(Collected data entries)
..........
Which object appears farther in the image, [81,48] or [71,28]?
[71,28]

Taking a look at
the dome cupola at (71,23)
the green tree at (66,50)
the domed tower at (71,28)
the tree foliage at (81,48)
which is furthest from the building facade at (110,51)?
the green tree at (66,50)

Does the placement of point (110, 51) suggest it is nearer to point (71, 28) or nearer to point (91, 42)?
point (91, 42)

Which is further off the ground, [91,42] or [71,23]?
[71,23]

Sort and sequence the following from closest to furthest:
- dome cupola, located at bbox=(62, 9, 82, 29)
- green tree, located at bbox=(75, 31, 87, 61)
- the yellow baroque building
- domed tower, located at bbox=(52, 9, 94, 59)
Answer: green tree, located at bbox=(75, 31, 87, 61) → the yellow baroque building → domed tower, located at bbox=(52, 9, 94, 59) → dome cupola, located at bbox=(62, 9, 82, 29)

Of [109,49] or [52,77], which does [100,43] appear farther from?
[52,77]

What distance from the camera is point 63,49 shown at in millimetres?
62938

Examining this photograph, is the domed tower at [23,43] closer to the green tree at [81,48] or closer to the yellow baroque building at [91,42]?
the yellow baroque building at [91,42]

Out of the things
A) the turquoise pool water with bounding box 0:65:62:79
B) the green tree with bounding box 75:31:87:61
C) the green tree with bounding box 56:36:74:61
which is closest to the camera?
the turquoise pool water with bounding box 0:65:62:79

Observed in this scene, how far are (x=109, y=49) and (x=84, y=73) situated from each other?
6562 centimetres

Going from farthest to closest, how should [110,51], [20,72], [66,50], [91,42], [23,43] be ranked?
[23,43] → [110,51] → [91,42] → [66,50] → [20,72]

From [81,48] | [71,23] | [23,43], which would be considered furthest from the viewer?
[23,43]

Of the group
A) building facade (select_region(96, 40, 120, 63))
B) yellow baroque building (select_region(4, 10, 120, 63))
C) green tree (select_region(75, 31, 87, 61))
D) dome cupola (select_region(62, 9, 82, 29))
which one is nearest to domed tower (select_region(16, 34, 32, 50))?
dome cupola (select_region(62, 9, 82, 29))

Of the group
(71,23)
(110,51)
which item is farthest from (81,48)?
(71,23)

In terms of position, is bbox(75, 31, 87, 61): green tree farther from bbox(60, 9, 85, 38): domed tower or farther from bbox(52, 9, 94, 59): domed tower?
..........
> [Exercise instructions]: Copy out every line of the material above without changing anything.

> [Output for this exercise]:
Which object appears farther in the image, [81,48] or [71,28]?
[71,28]

Taking a look at
the dome cupola at (71,23)
the green tree at (66,50)
the domed tower at (71,28)
the tree foliage at (81,48)
which is furthest from the building facade at (110,51)?
the green tree at (66,50)

Does the placement of point (110, 51) suggest it is nearer to point (71, 28) or nearer to point (91, 42)?
point (91, 42)

Which is further off the ground, [91,42] or [71,23]?
[71,23]

Sort and sequence the following from closest to furthest:
- dome cupola, located at bbox=(62, 9, 82, 29)
- green tree, located at bbox=(75, 31, 87, 61)
- the yellow baroque building
- domed tower, located at bbox=(52, 9, 94, 59)
Answer: green tree, located at bbox=(75, 31, 87, 61) → the yellow baroque building → domed tower, located at bbox=(52, 9, 94, 59) → dome cupola, located at bbox=(62, 9, 82, 29)

Of [109,49] or [52,77], which does [100,43] appear farther from?
[52,77]

What distance from the camera is point 63,49 shown at in millimetres?
62938

Examining this photograph, is the domed tower at [23,43] closer to the green tree at [81,48] or closer to the yellow baroque building at [91,42]?
the yellow baroque building at [91,42]

Out of the things
A) the turquoise pool water with bounding box 0:65:62:79
B) the green tree with bounding box 75:31:87:61
C) the green tree with bounding box 56:36:74:61
which is closest to the camera?
the turquoise pool water with bounding box 0:65:62:79

Observed in this scene, how far are (x=109, y=49) and (x=84, y=73) situated from each other?
6562 centimetres

Going from farthest to closest, how should [110,51], [20,72], [66,50], [91,42], [23,43] be ranked?
[23,43] → [110,51] → [91,42] → [66,50] → [20,72]

From [81,48] | [71,23] | [23,43], which would be considered furthest from the viewer?
[23,43]

Of the group
A) building facade (select_region(96, 40, 120, 63))
B) yellow baroque building (select_region(4, 10, 120, 63))
C) green tree (select_region(75, 31, 87, 61))
D) dome cupola (select_region(62, 9, 82, 29))
which one is nearest to domed tower (select_region(16, 34, 32, 50))?
dome cupola (select_region(62, 9, 82, 29))

Of the group
(71,23)
(110,51)
which item is farthest from (81,48)?
(71,23)

In terms of position, is bbox(75, 31, 87, 61): green tree farther from bbox(60, 9, 85, 38): domed tower or farther from bbox(52, 9, 94, 59): domed tower?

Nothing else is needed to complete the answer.